**Exercise details**. Print all entries precisely as they are written.

--- Begin ---

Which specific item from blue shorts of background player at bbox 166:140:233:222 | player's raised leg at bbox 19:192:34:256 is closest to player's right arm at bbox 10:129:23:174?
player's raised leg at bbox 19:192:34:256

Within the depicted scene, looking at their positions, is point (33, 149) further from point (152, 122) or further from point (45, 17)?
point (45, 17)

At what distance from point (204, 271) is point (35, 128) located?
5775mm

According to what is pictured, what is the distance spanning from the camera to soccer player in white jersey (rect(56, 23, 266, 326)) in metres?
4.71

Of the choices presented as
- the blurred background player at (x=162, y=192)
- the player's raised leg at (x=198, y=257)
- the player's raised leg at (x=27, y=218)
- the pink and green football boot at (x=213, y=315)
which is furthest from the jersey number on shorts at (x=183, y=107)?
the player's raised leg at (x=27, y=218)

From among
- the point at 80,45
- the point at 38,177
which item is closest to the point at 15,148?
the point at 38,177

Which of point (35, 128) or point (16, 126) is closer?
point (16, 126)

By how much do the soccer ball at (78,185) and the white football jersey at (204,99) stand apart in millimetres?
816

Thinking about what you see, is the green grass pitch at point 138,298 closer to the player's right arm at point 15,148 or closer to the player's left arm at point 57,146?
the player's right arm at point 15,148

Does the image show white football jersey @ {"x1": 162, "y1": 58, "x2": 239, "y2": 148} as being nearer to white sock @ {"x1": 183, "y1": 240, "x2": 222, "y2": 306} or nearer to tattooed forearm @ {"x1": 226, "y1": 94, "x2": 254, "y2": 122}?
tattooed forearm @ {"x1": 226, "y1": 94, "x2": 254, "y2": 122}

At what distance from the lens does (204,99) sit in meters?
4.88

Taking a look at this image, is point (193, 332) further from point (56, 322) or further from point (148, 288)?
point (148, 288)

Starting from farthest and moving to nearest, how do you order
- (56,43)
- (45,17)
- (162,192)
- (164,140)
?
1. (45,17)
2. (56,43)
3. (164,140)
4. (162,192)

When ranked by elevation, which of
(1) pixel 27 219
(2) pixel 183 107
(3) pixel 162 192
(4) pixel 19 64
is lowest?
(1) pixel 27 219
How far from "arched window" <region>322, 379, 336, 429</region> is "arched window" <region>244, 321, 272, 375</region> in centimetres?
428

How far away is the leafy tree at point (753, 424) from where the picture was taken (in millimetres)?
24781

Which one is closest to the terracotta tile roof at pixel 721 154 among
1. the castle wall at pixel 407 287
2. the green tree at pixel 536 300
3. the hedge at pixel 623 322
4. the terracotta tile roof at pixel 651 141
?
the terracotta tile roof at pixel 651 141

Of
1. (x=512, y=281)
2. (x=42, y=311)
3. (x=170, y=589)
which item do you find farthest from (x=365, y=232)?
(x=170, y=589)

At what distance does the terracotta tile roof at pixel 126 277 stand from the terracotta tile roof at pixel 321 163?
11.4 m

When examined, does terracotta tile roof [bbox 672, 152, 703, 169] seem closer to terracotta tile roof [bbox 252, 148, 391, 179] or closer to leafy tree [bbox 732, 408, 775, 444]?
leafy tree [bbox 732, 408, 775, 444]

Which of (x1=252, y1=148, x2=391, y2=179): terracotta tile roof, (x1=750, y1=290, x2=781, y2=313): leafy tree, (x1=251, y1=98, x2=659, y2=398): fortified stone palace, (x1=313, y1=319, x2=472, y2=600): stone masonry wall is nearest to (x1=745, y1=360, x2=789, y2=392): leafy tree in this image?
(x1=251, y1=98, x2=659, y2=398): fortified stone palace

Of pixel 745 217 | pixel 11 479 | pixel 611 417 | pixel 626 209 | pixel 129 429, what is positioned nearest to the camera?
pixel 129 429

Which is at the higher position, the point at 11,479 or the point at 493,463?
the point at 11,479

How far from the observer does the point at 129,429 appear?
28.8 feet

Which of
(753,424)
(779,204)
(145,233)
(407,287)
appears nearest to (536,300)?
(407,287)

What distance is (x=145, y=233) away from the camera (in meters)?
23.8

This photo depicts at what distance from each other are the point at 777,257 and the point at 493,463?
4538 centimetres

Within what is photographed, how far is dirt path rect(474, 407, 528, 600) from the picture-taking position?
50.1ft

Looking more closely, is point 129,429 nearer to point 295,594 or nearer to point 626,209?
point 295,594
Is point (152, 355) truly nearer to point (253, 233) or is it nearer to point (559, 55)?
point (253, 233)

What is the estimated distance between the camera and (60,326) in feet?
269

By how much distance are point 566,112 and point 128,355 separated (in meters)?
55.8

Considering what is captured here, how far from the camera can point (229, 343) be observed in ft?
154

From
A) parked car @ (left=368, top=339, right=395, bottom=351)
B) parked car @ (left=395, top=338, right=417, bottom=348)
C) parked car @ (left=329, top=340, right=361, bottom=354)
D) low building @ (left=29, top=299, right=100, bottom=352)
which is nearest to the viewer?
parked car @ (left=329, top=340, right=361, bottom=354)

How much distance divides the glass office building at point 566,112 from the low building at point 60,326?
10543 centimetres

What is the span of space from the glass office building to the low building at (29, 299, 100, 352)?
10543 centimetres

--- End ---

**The result**.
Which specific item from blue shorts of background player at bbox 166:140:233:222 | player's raised leg at bbox 19:192:34:256 is closest to player's right arm at bbox 10:129:23:174?
player's raised leg at bbox 19:192:34:256

Within the depicted scene, looking at their positions, is point (33, 149) further from point (152, 122) or further from point (45, 17)?
point (45, 17)

At what distance from point (204, 271) is point (35, 128) located?
5775mm

According to what is pictured, what is the distance spanning from the camera to soccer player in white jersey (rect(56, 23, 266, 326)) in metres?
4.71

Of the choices presented as
- the blurred background player at (x=162, y=192)
- the player's raised leg at (x=198, y=257)
- the player's raised leg at (x=27, y=218)
- the pink and green football boot at (x=213, y=315)
which is furthest from the jersey number on shorts at (x=183, y=107)?
the player's raised leg at (x=27, y=218)

From among
- the point at 80,45
- the point at 38,177
which item is closest to the point at 15,148?
the point at 38,177

Which of point (35, 128) or point (16, 126) is closer?
point (16, 126)

By how much do the soccer ball at (78,185) and the white football jersey at (204,99) stand apart in millimetres?
816

Thinking about what you see, is the green grass pitch at point 138,298 closer to the player's right arm at point 15,148 or closer to the player's left arm at point 57,146?
the player's right arm at point 15,148

Does the image show white football jersey @ {"x1": 162, "y1": 58, "x2": 239, "y2": 148} as being nearer to white sock @ {"x1": 183, "y1": 240, "x2": 222, "y2": 306} or nearer to tattooed forearm @ {"x1": 226, "y1": 94, "x2": 254, "y2": 122}?
tattooed forearm @ {"x1": 226, "y1": 94, "x2": 254, "y2": 122}

At what distance from the lens does (204,99) sit in meters?
4.88

Taking a look at this image, is point (193, 332) further from point (56, 322) or further from point (148, 288)?
point (148, 288)

Starting from farthest and moving to nearest, how do you order
- (56,43)
- (45,17)
- (162,192)
- (164,140)
?
1. (45,17)
2. (56,43)
3. (164,140)
4. (162,192)

When ranked by elevation, which of
(1) pixel 27 219
(2) pixel 183 107
(3) pixel 162 192
(4) pixel 19 64
is lowest?
(1) pixel 27 219
How far from "arched window" <region>322, 379, 336, 429</region> is "arched window" <region>244, 321, 272, 375</region> in centimetres?
428

How far away is the leafy tree at point (753, 424) from where the picture was taken (in millimetres)?
24781

Which one is closest to the terracotta tile roof at pixel 721 154 among
1. the castle wall at pixel 407 287
2. the green tree at pixel 536 300
3. the hedge at pixel 623 322
4. the terracotta tile roof at pixel 651 141
?
the terracotta tile roof at pixel 651 141

Of
1. (x=512, y=281)
2. (x=42, y=311)
3. (x=170, y=589)
which item do you find farthest from (x=365, y=232)?
(x=170, y=589)

At what distance does the terracotta tile roof at pixel 126 277 stand from the terracotta tile roof at pixel 321 163?
11.4 m

When examined, does terracotta tile roof [bbox 672, 152, 703, 169] seem closer to terracotta tile roof [bbox 252, 148, 391, 179] or closer to leafy tree [bbox 732, 408, 775, 444]?
leafy tree [bbox 732, 408, 775, 444]

Which of (x1=252, y1=148, x2=391, y2=179): terracotta tile roof, (x1=750, y1=290, x2=781, y2=313): leafy tree, (x1=251, y1=98, x2=659, y2=398): fortified stone palace, (x1=313, y1=319, x2=472, y2=600): stone masonry wall is nearest to (x1=745, y1=360, x2=789, y2=392): leafy tree in this image?
(x1=251, y1=98, x2=659, y2=398): fortified stone palace

Of pixel 745 217 | pixel 11 479 | pixel 611 417 | pixel 626 209 | pixel 129 429, what is positioned nearest to the camera?
pixel 129 429

Which is at the higher position, the point at 11,479 or the point at 493,463?
the point at 11,479

How far from the observer does the point at 129,429 appear?
28.8 feet

Which of
(753,424)
(779,204)
(145,233)
(407,287)
appears nearest to (536,300)?
(407,287)

What distance is (x=145, y=233) away from the camera (in meters)?
23.8

This photo depicts at what distance from each other are the point at 777,257 and the point at 493,463?
4538 centimetres

Within what is photographed, how far is dirt path rect(474, 407, 528, 600) from the picture-taking position?
50.1ft

Looking more closely, is point 129,429 nearer to point 295,594 or nearer to point 626,209?
point 295,594
Is point (152, 355) truly nearer to point (253, 233) or is it nearer to point (559, 55)?
point (253, 233)

What is the estimated distance between the camera and (60,326) in feet?
269

By how much distance are point 566,112 and point 128,355 separated (in meters)?
55.8

Considering what is captured here, how far from the camera can point (229, 343) be observed in ft?
154

From
A) parked car @ (left=368, top=339, right=395, bottom=351)
B) parked car @ (left=395, top=338, right=417, bottom=348)
C) parked car @ (left=329, top=340, right=361, bottom=354)
D) low building @ (left=29, top=299, right=100, bottom=352)
which is nearest to the viewer?
parked car @ (left=329, top=340, right=361, bottom=354)

How much distance divides the glass office building at point 566,112 from the low building at point 60,326?
10543 centimetres

What is the span of space from the glass office building to the low building at (29, 299, 100, 352)?
10543 centimetres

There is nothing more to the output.